At the moment, Jeffers estimates that she has distributed 400 doses of the Johnson & Johnson vaccine through a partnership with Walgreens.
The group has not received reports of severe side effects in any of the vaccinated, she added.
“[Some] only suffered headaches the next day, but that was all,” she said.
Jeffers indicated that she is evaluating the next steps for the distribution of vaccines following medical guidelines, but stressed that “right now I don’t want to alarm the community. I do not want to cause a collective panic, because creating a collective panic of news that has to be analyzed and the experts have to say that it happened [is not responsible].”
Mexican Consulate cancels vaccine events
The Mexican Consulate in Orlando canceled several Johnson & Johnson vaccination events including one scheduled for Tuesday for Plant City farmworkers, after receiving a call from the Florida Department of Emergency Management alerting them to the Johnson & Johnson cases, according to Janice Febo, coordinator of the Health Window.
However, the agency continued vaccination events that were already scheduled with doses of Pfizer vaccines.

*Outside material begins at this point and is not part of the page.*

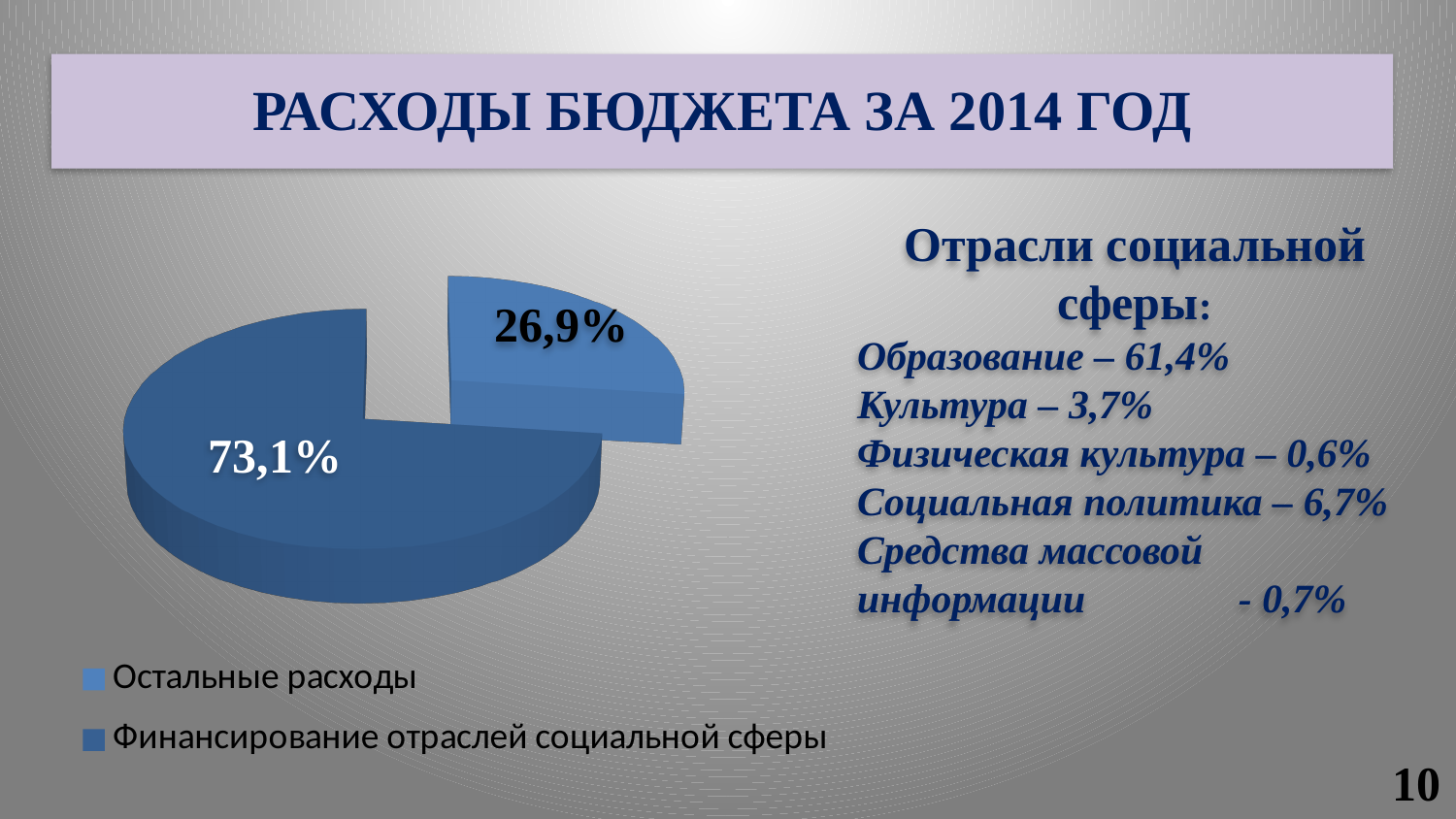
What is the difference in percentage points between the two slices of the pie? 46,2 Which slice of the pie is the smallest? Остальные расходы How many entries does the legend list? 2 Is the share for "Остальные расходы" greater or less than 50%? less Which legend entry is shown in the lighter blue colour? Остальные расходы Which slice of the pie is the largest? Финансирование отраслей социальной сферы What share of the pie does "Финансирование отраслей социальной сферы" take? 73,1% Which is larger: the share for "Остальные расходы" or the share for "Финансирование отраслей социальной сферы"? Финансирование отраслей социальной сферы What is the title of the slide containing the chart? РАСХОДЫ БЮДЖЕТА ЗА 2014 ГОД What share of the pie does "Остальные расходы" take? 26,9% What kind of chart is shown on the slide? Pie chart How many slices does the pie chart have? 2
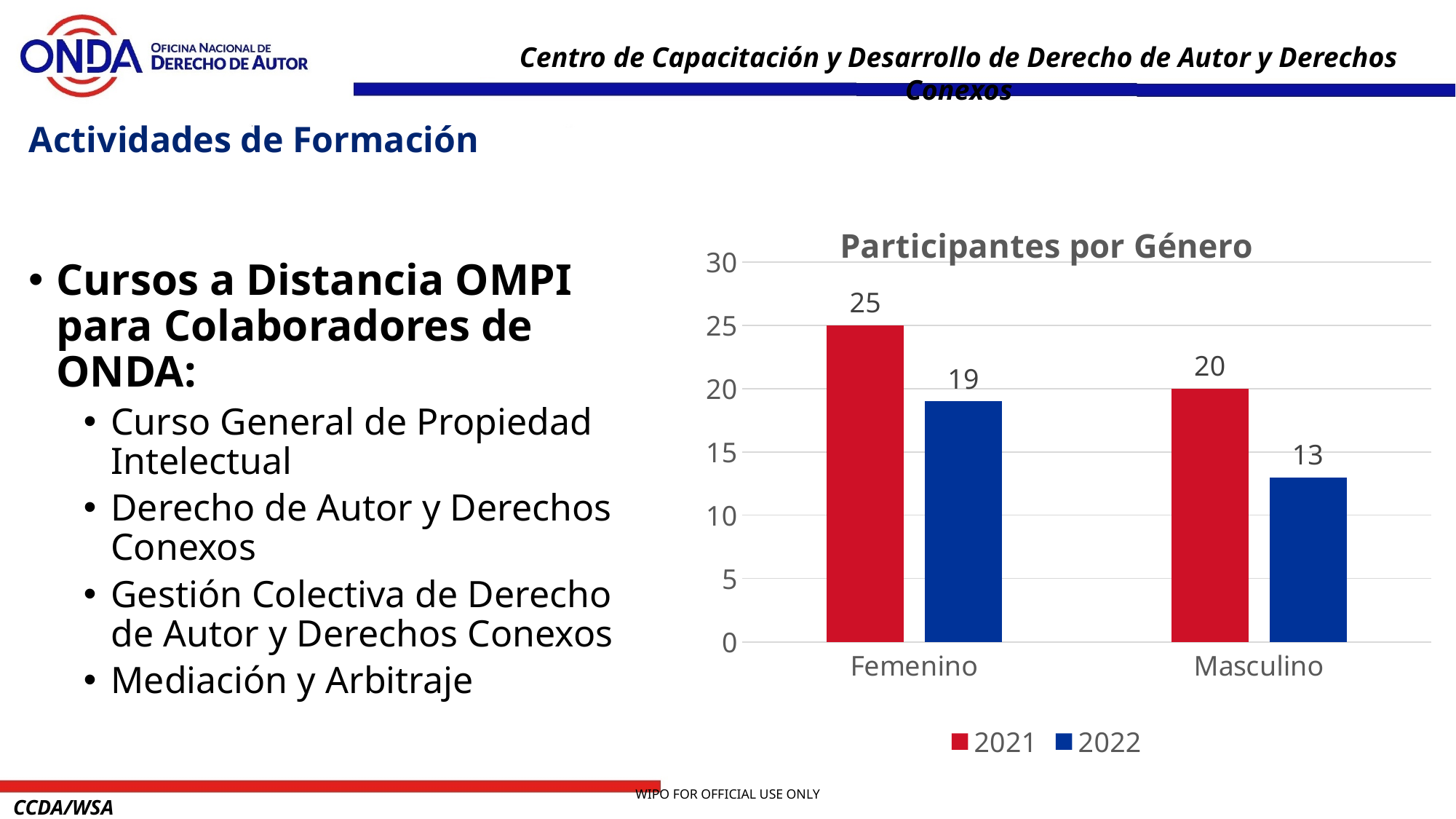
Which category has the lowest value in the 2022 series? Masculino How many series does the legend list? 2 What is the difference between the 2021 and 2022 values for Masculino? 7 What is the value for Masculino in 2022? 13 Is the 2022 value for Masculino greater or less than 15? less How many categories are shown on the x axis? 2 What is the title of the chart? Participantes por Género What is the value for Femenino in 2021? 25 What kind of chart is shown? bar chart What is the value for Femenino in 2022? 19 Which category has the highest value in the 2021 series? Femenino Which is larger: the 2022 value for Femenino or the 2021 value for Masculino? Masculino 2021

“We are vaccinating agricultural workers, most of whom are from Mexico,” said consul Juan Sabines in a live broadcast from the distribution site. “Today the Johnson & Johnson vaccination was canceled, but in order to not leave people unvaccinated, we are vaccinating them with Pfizer for the entire community.”
Febo, founder of Latin Community Advisors, the entity that manages the department in charge of vaccination at the Mexican Consulate, indicated that as of Monday afternoon they had distributed about 1,200 doses of Johnson & Johnson at community events.
She also highlighted that her “coworkers, almost all of them, are vaccinated with Johnson & Johnson.”
She admitted that cancellations of the Johnson & Johnson vaccines could delay vaccination efforts, but Febo was optimistic about the confidence of the Hispanic community.
“We thought they could be in that doubt, but no. The reality is that the majority of the community wants to get vaccinated for this COVID-19 and I think we have to take it one step at a time in the next few days to see what the CDC says,” she said.